As the country is coming to terms with an energy crisis and households with soaring bills, interest in home-produced power is bound to escalate.
With soaring wholesale gas costs potentially nearly doubling the average household energy bill over the next year, many will turn to solar panels as a method of mitigating rising costs.
But homeowners must check how much they could realistically save before installing solar panels – as the actual figure can vary dramatically.
Having solar panels installed could add £1,800 to a property’s value, according to new data
Trade body Solar Energy UK believes the systems could save homeowners £330 a year off their energy bills.
Moreover, it claims adding solar panels could increase a home’s sale price by around £1,800 – or nearly half of the up-front installation cost.
Here, we explain the impact of solar panels and outline some of the considerations homeowners need to make before going ahead.
Are solar panels vital to reaching net zero by 2050?
Solar Energy UK is urging financial service providers to put more green finance products on the market to meet the likely increased future demand.
It believes the demand will rise as the UK adopts electric heating and transport, such as heat pumps and electric vehicles.
Its report found demand was already high, with 33 per cent of people saying solar panels were their third biggest home improvement priority after the kitchen and bathroom, and replacing windows.
This increased among young homeowners: of 18 to 30-year-olds, 52 per cent cited it as number three on their list.
This desire for solar power was perhaps unsurprising, given 72 per cent of homeowners felt that the environmental impact of their home was important.
The report also included recommendations to maximise the contribution residential solar systems can make to decarbonising the UK economy.
Solar Energy UK called on financial institutions to develop and bring to market consumer finance and green mortgage products that rewarded investment in properties which include solar.
Some 46 per cent of homeowners said that if a new consumer finance product, such as a green mortgage, meant they could install a solar energy system without any upfront payment, they would be likely to get one.
This reached 71 per cent for those in higher socio-economic groups.
The trade body is also asking the Government to create a level tax playing field for solar; encourage the development of new consumer financing initiatives; and develop green retrofit programmes.
It said increasing the uptake of solar power would be ‘a vital measure’ if the UK was to meet its target of achieving a net zero economy by 2050.
Chris Hewett, CEO of Solar Energy UK, said: ‘The UK stands on the brink of a home energy revolution. There is a powerful investment case for residential solar.
Solar Energy UK believe installing solar panels could save homes on their energy bills
‘Bringing new green finance products to the market – and recognising the value of solar homes – will help unlock millions of affordable energy projects for home owners and occupiers around the country.
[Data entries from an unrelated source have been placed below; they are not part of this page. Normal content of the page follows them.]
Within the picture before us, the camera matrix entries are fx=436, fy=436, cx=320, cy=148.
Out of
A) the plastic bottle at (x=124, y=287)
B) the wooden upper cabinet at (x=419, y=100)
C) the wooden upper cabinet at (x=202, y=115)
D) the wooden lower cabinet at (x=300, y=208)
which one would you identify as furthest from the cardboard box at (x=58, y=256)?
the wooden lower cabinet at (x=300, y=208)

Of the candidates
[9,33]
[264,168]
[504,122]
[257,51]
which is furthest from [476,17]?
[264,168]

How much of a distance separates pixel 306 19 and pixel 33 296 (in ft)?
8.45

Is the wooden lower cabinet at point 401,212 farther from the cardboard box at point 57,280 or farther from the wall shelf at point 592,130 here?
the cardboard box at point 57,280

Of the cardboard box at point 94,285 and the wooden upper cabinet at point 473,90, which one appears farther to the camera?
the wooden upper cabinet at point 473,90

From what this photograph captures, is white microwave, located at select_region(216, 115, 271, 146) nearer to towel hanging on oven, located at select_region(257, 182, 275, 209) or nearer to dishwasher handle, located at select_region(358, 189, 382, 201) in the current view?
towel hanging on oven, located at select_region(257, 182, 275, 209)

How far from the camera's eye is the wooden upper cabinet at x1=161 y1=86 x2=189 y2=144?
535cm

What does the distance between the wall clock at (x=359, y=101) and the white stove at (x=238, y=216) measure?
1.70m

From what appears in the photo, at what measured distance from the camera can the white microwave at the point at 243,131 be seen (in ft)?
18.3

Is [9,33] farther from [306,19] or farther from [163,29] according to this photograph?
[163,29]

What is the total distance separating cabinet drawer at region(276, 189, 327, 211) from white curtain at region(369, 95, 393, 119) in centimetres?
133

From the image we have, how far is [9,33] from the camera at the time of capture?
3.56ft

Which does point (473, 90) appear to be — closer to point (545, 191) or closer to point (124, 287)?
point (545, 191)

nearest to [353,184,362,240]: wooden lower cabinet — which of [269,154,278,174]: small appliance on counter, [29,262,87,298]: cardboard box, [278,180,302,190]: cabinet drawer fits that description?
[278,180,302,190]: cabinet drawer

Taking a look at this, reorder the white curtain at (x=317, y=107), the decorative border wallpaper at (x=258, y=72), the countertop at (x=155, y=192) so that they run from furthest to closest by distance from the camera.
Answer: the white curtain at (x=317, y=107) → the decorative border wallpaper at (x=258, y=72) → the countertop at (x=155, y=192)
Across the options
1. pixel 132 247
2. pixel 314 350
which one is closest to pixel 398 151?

‘Taking swift action on this will help the UK move towards net zero a way that is good for consumers, good for the climate, and good for the UK’s solar power industry, which is ready and willing to deliver.
‘The return on investment makes upgrading a home with solar power system an easy and simple way to lower a property’s running costs and increase its value, while also, crucially, reducing its environmental impact.’
Households should think carefully before they agree to have solar panels installed at home
What you need to consider before installation
However, there are a number of things people need to carefully consider before committing to installing solar panels.
Cost One of the main considerations is how much it costs to install the panels.
They often range into the thousands to install, and cannot be moved – so if you are planning to move home anytime soon, you will likely not benefit financially from having them fitted.
It is possible to get a quote from suppliers, but prices vary dependent on how many panels you will need. However, it is possible to get money back on your investment.
Many have been able to take advantage of the feed-In tariff scheme, whereby they get payments from their energy supplier if they generate their own electricity – but this stopped taking applications for new members in March 2020.
In its place there is now the Smart Export Guarantee, which works in a similar way.
Licensed electricity suppliers must offer a tariff and make payment to small-scale low-carbon generators for electricity exported to the National Grid, providing certain criteria are met.
If you get panels fitted, it is a good idea to sign up to this scheme.
Is your home appropriate? You will also need to consider whether you are even able to have a solar panels installed on your home, as not all properties are suitable.
Whilst in most cases you won’t need planning permission, you will need to ensure you have enough space to fit them.
If you don’t have room for them on your roof, you could install an outbuilding to house the panels.
The current guidance provided by the Government says an outbuilding should be single storey, with a maximum eaves height of 2.5 metres and a maximum overall height of 4 metres, and a dual-pitched roof.
Anything more than that would require planning permission.
Is your roof strong enough? The roof will need to be strong enough to hold the panels, and there needs to be enough space to house the inverter – the component that converts the direct current produced by your panels into ready-to-use alternating current.
The condition of the roof itself should also be inspected to ensure that it is safe enough to hold the panels.
Some solar panels firms offer free inspections which may be worthwhile before you commit to having them fitted.
If households do decide to get panels fitted, they should ensure the work is carried out by professionals and remember to tell their home insurer.